There were two moments in Wednesday’s steal of a win against the Toronto Raptors that could define this season. It started with Kevin Durant, Draymond Green, Stephen Curry, and Klay Thompson all producing individual highlights to close out Lowry and Derozan and the Raptors in crunchtime. Then at the press conference, Steve Kerr compared the Warriors to a kid coming home to his dad with a bad report card with the question, “Are you ignorant or apathetic?” The response? “I don’t know and I don’t care.”

As you watch Jakob Poeltl grab 11 offensive boards, Pascal Siakam drop 14 points in a single quarter, countless turnovers in the frontcourt to stem runs and transition opportunities, the Warriors seem like they do not know what is going on and do not care at the same time. Draymond and Kerr both agreed the “mental conditioning” just isn’t there right now.

And then on the other side, the second overarching theme is the acclimation of Kevin Durant in crunchtime, especially in Draymond-to-5 lineups. Kerr is currently taking out Andre Iguodala a bit early and inserting him back in the last few minutes of the halves. In the first half, Death Lineup came back from 41-40 to go up 8 at halftime.

With Kerr not messing around in this game, they went small again with over 7 minutes left in a tie game, got down by 5 with 2 minutes left, then turned on the jets. There was a Draymond block at the rim against Poeltl, a Steph twister finish, a Durant Game 3 Finals-esque trey, an KD-to-Steph two-man game into a shimmy, and the capper to a Klay weakside block. A 10-0 run clinched the game and gave us a show for what is to come.

If there was one weakness last season for the Warriors, it was the uncertainty that comes with who handles the ball in close games. They remedied that by simply going to Durant in the NBA Finals. This season, they are running their actual motion offense in crunchtime and are starting to look like the 2015-16 Warriors that ended up as one of, if not the clutchest team of all time. The end goal here in terms of Durant’s familiarity is that, of course, the Warriors mirror that 2015-16 team, but with Durant’s talent rocketing it into another stratosphere. The glimpse of the KD drive into an open Steph 3 is frighteningly just to think about for opponents.

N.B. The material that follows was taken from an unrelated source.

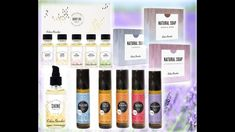 Eden's Garden Review on Body Oils, Soap, Roll Ons and Giveaway!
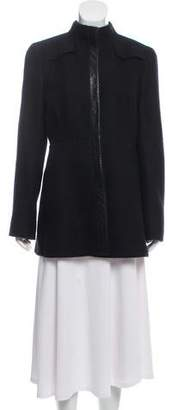 Akris Alpaca & Wool Short Coat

And if these mental lapses in the beginning of games means the Warriors get to hone their end-of-game execution even more? They’ll take that.

Game Observations:

I always like to do these whenever I go cover a game as you can just see more of what’s going on the court live.

1. My favorite in-game moments are when Draymond gets angry at Klay for making a defensive rotation mistake or something, then KLay staring back at him blankly while Dray gesticulates, then finally both just walking away silently. Classic Draymond and Klay.

2. Klay’s in-between game has gotten a lot better this season. He had five assist but he’s also much more calm and you can tell he’s seeing the game slower, meaning he can anticipate what is going to happen before the opponents even do it. Things like taking an extra dribble into a shot on a flyby, pausing a second before passing it to a big man in transition, and creating off the dribble in PNR situations, waiting for the big to slip to the right spot. The guy just keeps improving.

3. Kerr benched Nick Young and Omri Casspi tonight and threw out a lineup of Jordan Bell, Patrick McCaw, Steph, Draymond, and Iguodala. Shoutout to Saam for coining it the Steph and Goons lineup. Easily my favorite combination for a coach that’s been tinkering through 5 games, this is the one that’s the right amount of defensive nastiness, length, and Steph handling that’ll make this entertaining and something to watch for.

4. Raptors can scout. Guys like Poeltl, OG Anouby, Pascal Siakam, and Norman Powell are all role players that should play in the league a long time, perhaps reminding us of Bell and McCaw. Now if they can just find a way to get some better superstars…

5. Draymond’s defense when he is locked in is simply spectacular. The way he talks, jumps, cuts, and recovers is unlike any other. He can guard the perimeter and the bench, not only making him the best defender in the league but also its most versatile. There was a moment where he switched onto a guard at the top of the key, surveyed the paint, watched Zaza at the corner of his eye fall back on a Demar stepback, and had the presence of mind and lateral quickness to jump into a contest even though he was a solid three feet away. Spectacular IQ and awareness.